Copy out the listing below word for word, leaving out the pictures.

# Records provided start

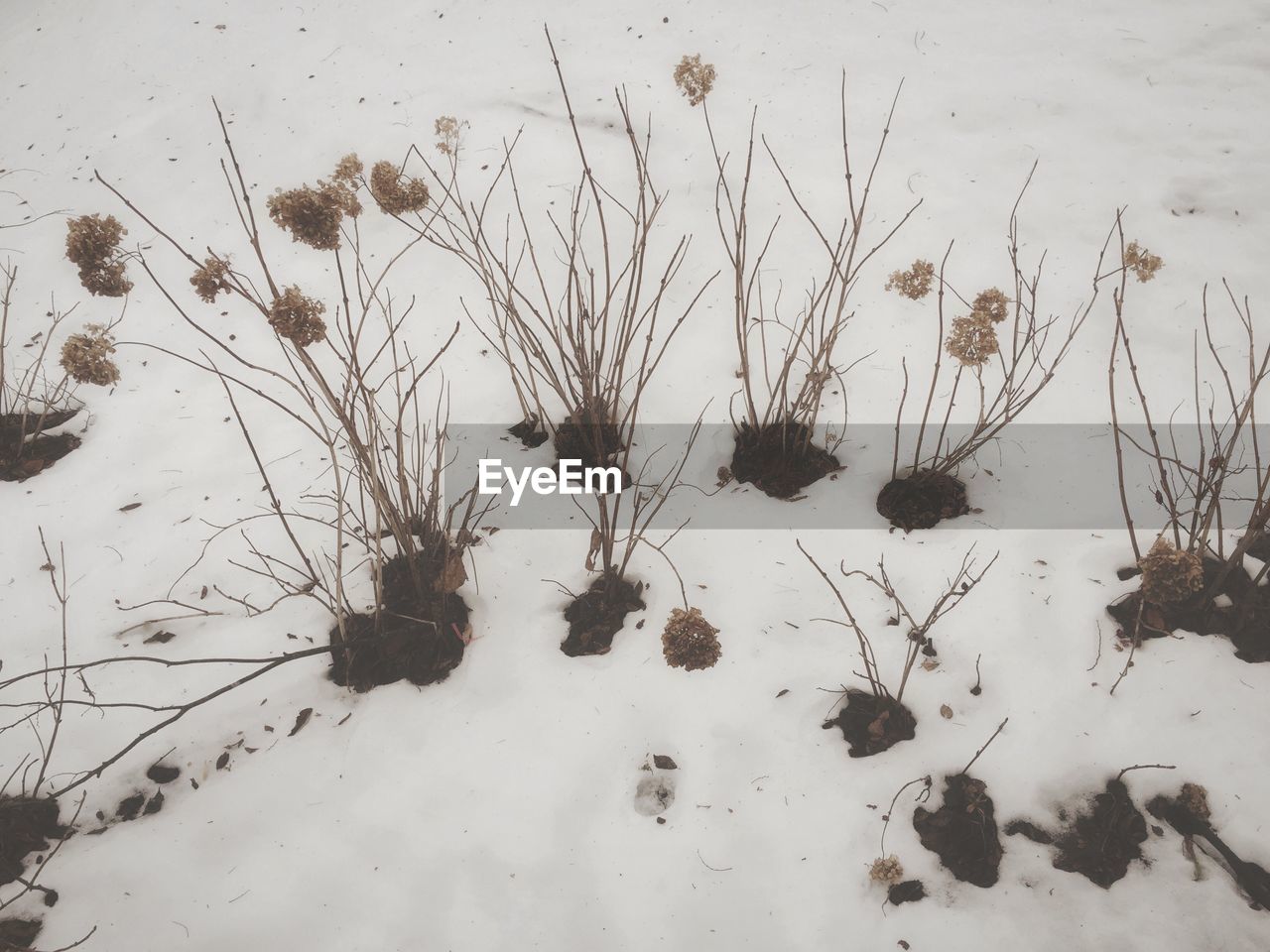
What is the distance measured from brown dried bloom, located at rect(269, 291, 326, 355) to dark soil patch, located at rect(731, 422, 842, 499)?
1.19 m

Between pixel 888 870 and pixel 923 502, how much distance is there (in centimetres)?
92

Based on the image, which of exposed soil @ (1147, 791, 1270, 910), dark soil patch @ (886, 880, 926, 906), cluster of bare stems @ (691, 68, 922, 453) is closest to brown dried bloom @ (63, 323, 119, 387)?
cluster of bare stems @ (691, 68, 922, 453)

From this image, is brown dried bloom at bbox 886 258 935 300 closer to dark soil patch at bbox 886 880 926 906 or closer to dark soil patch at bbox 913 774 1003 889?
dark soil patch at bbox 913 774 1003 889

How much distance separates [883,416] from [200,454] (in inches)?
83.5

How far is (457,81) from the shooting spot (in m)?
2.84

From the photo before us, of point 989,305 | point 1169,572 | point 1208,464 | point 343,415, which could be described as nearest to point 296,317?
point 343,415

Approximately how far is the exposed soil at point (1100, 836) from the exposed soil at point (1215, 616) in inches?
14.5

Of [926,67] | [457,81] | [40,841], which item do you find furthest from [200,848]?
[926,67]

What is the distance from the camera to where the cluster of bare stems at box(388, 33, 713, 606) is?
6.03 ft

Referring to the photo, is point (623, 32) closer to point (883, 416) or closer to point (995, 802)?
point (883, 416)

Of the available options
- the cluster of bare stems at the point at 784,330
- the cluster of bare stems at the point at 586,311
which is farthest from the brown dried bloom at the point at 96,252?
the cluster of bare stems at the point at 784,330

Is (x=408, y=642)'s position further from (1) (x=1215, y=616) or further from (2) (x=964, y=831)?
(1) (x=1215, y=616)

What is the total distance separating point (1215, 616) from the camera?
1657 mm

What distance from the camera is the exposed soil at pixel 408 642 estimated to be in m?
1.72
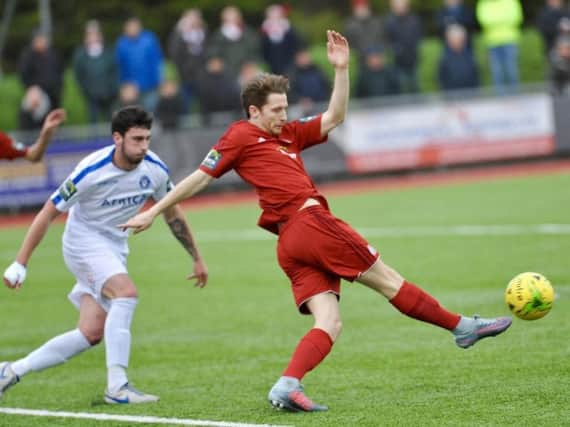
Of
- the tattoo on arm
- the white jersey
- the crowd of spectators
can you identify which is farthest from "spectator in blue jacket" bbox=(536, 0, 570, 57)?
the white jersey

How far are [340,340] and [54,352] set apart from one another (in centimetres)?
274

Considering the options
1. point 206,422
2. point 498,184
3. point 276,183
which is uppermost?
point 276,183

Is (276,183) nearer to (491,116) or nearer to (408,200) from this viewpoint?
(408,200)

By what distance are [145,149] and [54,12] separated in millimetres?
27834

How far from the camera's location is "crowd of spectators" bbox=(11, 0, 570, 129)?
73.6 feet

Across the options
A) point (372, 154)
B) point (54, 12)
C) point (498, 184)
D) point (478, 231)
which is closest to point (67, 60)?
point (54, 12)

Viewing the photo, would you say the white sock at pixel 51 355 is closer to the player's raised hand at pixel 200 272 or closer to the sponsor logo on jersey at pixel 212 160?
the player's raised hand at pixel 200 272

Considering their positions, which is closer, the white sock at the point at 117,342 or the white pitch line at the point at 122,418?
the white pitch line at the point at 122,418

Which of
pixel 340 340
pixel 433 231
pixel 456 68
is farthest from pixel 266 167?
pixel 456 68

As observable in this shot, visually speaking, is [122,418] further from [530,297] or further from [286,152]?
[530,297]

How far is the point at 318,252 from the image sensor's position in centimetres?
751

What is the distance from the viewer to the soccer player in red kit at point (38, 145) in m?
9.45

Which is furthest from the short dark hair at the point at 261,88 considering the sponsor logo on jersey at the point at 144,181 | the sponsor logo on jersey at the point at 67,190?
the sponsor logo on jersey at the point at 67,190

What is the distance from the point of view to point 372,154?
2275 cm
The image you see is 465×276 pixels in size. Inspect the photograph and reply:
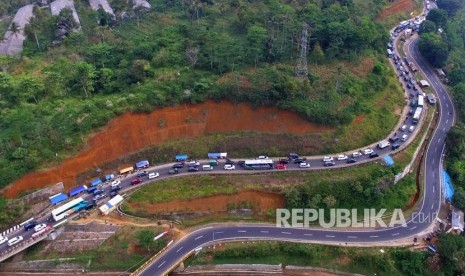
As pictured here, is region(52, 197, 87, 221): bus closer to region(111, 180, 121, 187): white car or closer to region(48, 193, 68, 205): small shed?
region(48, 193, 68, 205): small shed

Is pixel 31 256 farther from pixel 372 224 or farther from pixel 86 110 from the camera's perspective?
pixel 372 224

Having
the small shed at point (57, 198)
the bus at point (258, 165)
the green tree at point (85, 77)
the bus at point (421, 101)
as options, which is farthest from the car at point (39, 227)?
the bus at point (421, 101)

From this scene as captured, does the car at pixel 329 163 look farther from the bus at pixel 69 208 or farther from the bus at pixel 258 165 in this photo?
the bus at pixel 69 208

# Records provided end

Complete answer:
What is the distance measured from brown dried bloom, located at rect(269, 291, 326, 355) to dark soil patch, located at rect(731, 422, 842, 499)?
1.19 m

Between pixel 888 870 and pixel 923 502, how much distance is there (in centimetres)?
92

Based on the image, which of exposed soil @ (1147, 791, 1270, 910), dark soil patch @ (886, 880, 926, 906), cluster of bare stems @ (691, 68, 922, 453) is closest to brown dried bloom @ (63, 323, 119, 387)?
cluster of bare stems @ (691, 68, 922, 453)

From this image, is brown dried bloom at bbox 886 258 935 300 closer to dark soil patch at bbox 886 880 926 906 or closer to dark soil patch at bbox 913 774 1003 889?
dark soil patch at bbox 913 774 1003 889

How much distance separates [883,416] from [200,454] (in inches)?
83.5

How far is (457,81) from the shooting spot (in m)?
2.84

From the photo before us, of point 989,305 | point 1169,572 | point 1208,464 | point 343,415, which could be described as nearest to point 296,317?
point 343,415

Approximately how far is the exposed soil at point (1100, 836) from the exposed soil at point (1215, 616) in inches?
14.5

Of [926,67] | [457,81] | [40,841], which item do you find furthest from [200,848]?
[926,67]

What is the distance from the camera to where the cluster of bare stems at box(388, 33, 713, 606) is?
6.03 ft

Referring to the photo, is point (623, 32) closer to point (883, 416) or closer to point (995, 802)?
point (883, 416)

Of the available options
- the cluster of bare stems at the point at 784,330
- the cluster of bare stems at the point at 586,311
which is farthest from the brown dried bloom at the point at 96,252?
the cluster of bare stems at the point at 784,330

Is (x=408, y=642)'s position further from (1) (x=1215, y=616) or further from (2) (x=964, y=831)?
(1) (x=1215, y=616)

What is the total distance separating point (1215, 616) from the camera?
1657 mm

What distance from the camera is the exposed soil at pixel 408 642 estimated to be in m?
1.72
Of
- the tattoo on arm
- the white jersey
- the crowd of spectators
can you identify which is farthest from "spectator in blue jacket" bbox=(536, 0, 570, 57)?
the white jersey

How far are [340,340] and [54,352] set apart from one another (in centimetres)?
274

Considering the options
1. point 206,422
2. point 498,184
3. point 276,183
which is uppermost?
point 276,183

Is (276,183) nearer to (491,116) or nearer to (408,200) from this viewpoint?
(408,200)

By what distance are [145,149] and [54,12] separated in millimetres?
27834

How far from the camera's location is "crowd of spectators" bbox=(11, 0, 570, 129)?
73.6 feet

Across the options
A) point (372, 154)
B) point (54, 12)
C) point (498, 184)
D) point (478, 231)
which is closest to point (67, 60)?
point (54, 12)

Viewing the photo, would you say the white sock at pixel 51 355 is closer to the player's raised hand at pixel 200 272 or closer to the sponsor logo on jersey at pixel 212 160?
the player's raised hand at pixel 200 272

Considering their positions, which is closer, the white sock at the point at 117,342 or the white pitch line at the point at 122,418?
the white pitch line at the point at 122,418

Which of
pixel 340 340
pixel 433 231
pixel 456 68
is farthest from pixel 266 167?
pixel 456 68

As observable in this shot, visually speaking, is [122,418] further from [530,297] or further from [286,152]?
[530,297]

How far is the point at 318,252 from the image sensor's position in centimetres?
751

What is the distance from the viewer to the soccer player in red kit at point (38, 145) in m?
9.45

Which is furthest from the short dark hair at the point at 261,88 considering the sponsor logo on jersey at the point at 144,181 | the sponsor logo on jersey at the point at 67,190?
the sponsor logo on jersey at the point at 67,190

What is the distance from the point of view to point 372,154?
2275 cm
The image you see is 465×276 pixels in size. Inspect the photograph and reply:
As pictured here, is region(52, 197, 87, 221): bus closer to region(111, 180, 121, 187): white car or closer to region(48, 193, 68, 205): small shed?
region(48, 193, 68, 205): small shed

Is pixel 31 256 farther from pixel 372 224 or farther from pixel 86 110 from the camera's perspective?
pixel 372 224

Having
the small shed at point (57, 198)
the bus at point (258, 165)
the green tree at point (85, 77)
the bus at point (421, 101)
as options, which is farthest from the car at point (39, 227)?
the bus at point (421, 101)

From this scene as captured, does the car at pixel 329 163 look farther from the bus at pixel 69 208 or farther from the bus at pixel 258 165 in this photo?
the bus at pixel 69 208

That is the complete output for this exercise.